On Saturday, Trump took revenge on Louisiana senator Bill Cassidy for Cassidy’s vote five years ago to convict Trump, in his second impeachment, for instigating an attack on the U.S. Capitol.
Cassidy thereby became the first GOP senator defeated by a Trump-endorsed candidate in a Republican primary. (Other Republican senators who have stood up to Trump — such as North Carolina’s Thom Tillis and Utah’s Mitt Romney — saw the writing on the wall and didn’t seek reelection.)
Trump’s purge of Cassidy comes in the wake of Trump’s purges of House Republicans who stood up to him, such as Wyoming’s Liz Cheney.
Trump’s next Republican target in the House is Kentucky representative Thomas Massie, who had the guts to oppose U.S. military involvement in Iran, demand release of the Epstein files, and criticize Trump’s spending bills for adding to the national debt. Massie appears likely to be defeated by a Trump-backed opponent in Tuesday’s Kentucky primary.
Trump has also purged state legislators who have refused to do his bidding, such as the seven Indiana Republicans who refused to redistrict the state as Trump demanded they do, and who Trump insured were defeated in their recent primaries.
The message is clear to every current or aspiring Republican politician: Be a toady to Trump, or you’re out.
In his concession speech Friday night, Cassidy stated the obvious reference to Trump:
“Our country is not about one individual. It is about the welfare of all Americans, and it is about our Constitution. And if someone doesn’t understand that and attempts to control others through using the levers of power, they’re about serving themselves. They’re not about serving us. And that person is not qualified to be a leader.”
Nicely put but sadly irrelevant because Trump — who’s clearly serving himself rather than the American public — now possesses all levers of power in the official Republican Party.
As Republican senator Lindsey Graham said yesterday on Meet the Press, “There’s no room in this party to destroy [Trump’s] agenda.”
Former generations of Republican politicians had principles, beliefs, ideals. They thought the federal government too large. Or believed it spent too much money. Or was too lenient on criminals. Or was too eager to support the civil rights of Black people. Or any number of issues with which Democrats disagreed.
Today’s Republican Party no longer has any purpose other than achieving whatever Trump wants, which is making Trump richer and more powerful. The GOP is now Trump’s; it is no longer America’s.
Today’s Republican voters, by contrast, are showing increasing frustration with Trump. Those who think of themselves as traditional Republicans don’t like Trump’s expansive use of federal power. Those who are fiscally conservative, like Thomas Massie, are upset by Trump’s wanton spending, tax cuts, and soaring debt. “America-first” Republican voters are concerned about Trump’s intrusions into Iran, Venezuela, Cuba, and elsewhere. And they want the rest of the Epstein files released.

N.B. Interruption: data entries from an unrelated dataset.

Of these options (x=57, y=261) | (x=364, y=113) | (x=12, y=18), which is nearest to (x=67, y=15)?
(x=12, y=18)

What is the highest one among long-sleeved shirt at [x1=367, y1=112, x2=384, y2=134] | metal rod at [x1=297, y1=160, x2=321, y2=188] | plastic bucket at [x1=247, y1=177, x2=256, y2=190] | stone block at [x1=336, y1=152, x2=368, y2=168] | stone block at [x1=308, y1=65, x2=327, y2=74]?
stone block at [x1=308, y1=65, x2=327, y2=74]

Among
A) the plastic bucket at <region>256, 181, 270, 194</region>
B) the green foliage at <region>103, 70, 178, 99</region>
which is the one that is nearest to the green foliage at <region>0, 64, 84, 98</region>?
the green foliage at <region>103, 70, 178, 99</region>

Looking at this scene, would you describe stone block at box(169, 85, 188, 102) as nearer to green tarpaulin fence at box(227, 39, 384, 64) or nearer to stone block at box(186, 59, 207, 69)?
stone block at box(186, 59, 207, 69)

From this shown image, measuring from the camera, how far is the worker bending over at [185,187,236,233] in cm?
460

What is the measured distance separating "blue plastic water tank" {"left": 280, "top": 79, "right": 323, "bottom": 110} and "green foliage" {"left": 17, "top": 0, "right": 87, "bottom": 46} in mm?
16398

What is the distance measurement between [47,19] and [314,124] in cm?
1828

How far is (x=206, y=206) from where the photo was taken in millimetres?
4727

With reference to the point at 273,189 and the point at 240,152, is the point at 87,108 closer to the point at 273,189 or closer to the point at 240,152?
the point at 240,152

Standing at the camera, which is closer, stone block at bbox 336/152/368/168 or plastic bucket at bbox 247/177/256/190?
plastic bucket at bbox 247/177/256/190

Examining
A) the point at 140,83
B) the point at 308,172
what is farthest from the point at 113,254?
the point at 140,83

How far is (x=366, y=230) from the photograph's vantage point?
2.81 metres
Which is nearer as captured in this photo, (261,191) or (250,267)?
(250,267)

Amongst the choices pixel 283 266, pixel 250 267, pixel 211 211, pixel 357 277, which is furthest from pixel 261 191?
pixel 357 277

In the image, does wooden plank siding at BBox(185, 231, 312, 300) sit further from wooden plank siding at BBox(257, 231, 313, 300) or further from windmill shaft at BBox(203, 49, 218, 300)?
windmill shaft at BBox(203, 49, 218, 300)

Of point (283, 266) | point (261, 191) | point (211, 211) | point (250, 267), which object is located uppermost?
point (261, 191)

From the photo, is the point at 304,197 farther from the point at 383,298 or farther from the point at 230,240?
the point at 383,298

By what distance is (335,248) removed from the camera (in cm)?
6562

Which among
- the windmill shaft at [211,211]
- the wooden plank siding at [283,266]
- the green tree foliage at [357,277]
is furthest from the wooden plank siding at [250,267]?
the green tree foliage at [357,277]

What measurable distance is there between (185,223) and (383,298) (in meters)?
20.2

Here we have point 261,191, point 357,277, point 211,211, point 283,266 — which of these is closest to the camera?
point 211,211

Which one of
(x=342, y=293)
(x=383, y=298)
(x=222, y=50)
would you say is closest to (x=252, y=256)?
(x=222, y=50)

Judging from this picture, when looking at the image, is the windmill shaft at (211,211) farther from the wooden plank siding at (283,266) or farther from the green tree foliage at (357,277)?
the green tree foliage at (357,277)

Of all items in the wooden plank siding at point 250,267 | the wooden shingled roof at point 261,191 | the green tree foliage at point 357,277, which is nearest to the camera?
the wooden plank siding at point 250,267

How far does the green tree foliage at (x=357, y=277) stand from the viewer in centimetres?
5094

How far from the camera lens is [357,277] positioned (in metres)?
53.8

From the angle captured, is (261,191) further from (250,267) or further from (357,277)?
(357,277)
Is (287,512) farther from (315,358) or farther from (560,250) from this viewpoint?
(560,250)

Yet for elected Republicans, survival now depends on personal loyalty to Trump.
All of which raises a fundamental question: Has the official Republican Party — now nearly purged of anyone willing to reflect the concerns of Republican voters rather than Trump’s will — become complicit in Trump’s criminality? Is it aiding and abetting Trump’s lawlessness?
A case can be made that the official Republican Party is indeed complicit.
For Trump, the first and most basic sign of loyalty to him — and therefore survival as a politician in Trump’s Republican Party — is a willingness to publicly proclaim as truth what we know to be two big lies: that Trump won the 2020 election, and that he did not seek to overturn its results by illegal means. As a result, almost all congressional Republicans are now election deniers.
Trump has also made it clear that loyalty to him bars any criticism of his unlawful immigration dragnet, which has so far resulted in the murders of three U.S. citizens by ICE agents and the detention and deportation, without a hearing, of people suspected of being in the U.S. illegally.
To Trump, loyalty requires full support of his foreign policy — including the abduction of a foreign leader, an undeclared war with Iran, and the killing on the high seas of people only suspected of smuggling drugs, in violation of international law.
Loyalty also demands unquestioned support for other of his lawless acts — using the Justice Department to prosecute his political opponents, building a mammoth White House ballroom, issuing no-bid contracts to his friends, promoting his family’s businesses and implementing policies favorable to them, accepting gifts from foreign powers, and defying court orders.
Is it fair to conclude from all of this that today’s official Republican Party — the people who are in office because Trump has put them there, or who maintain their office because they back whatever Trump wants — has in effect become a criminal organization, analogous to the mafia or a drug cartel, whose members are blindly loyal to their criminal bosses?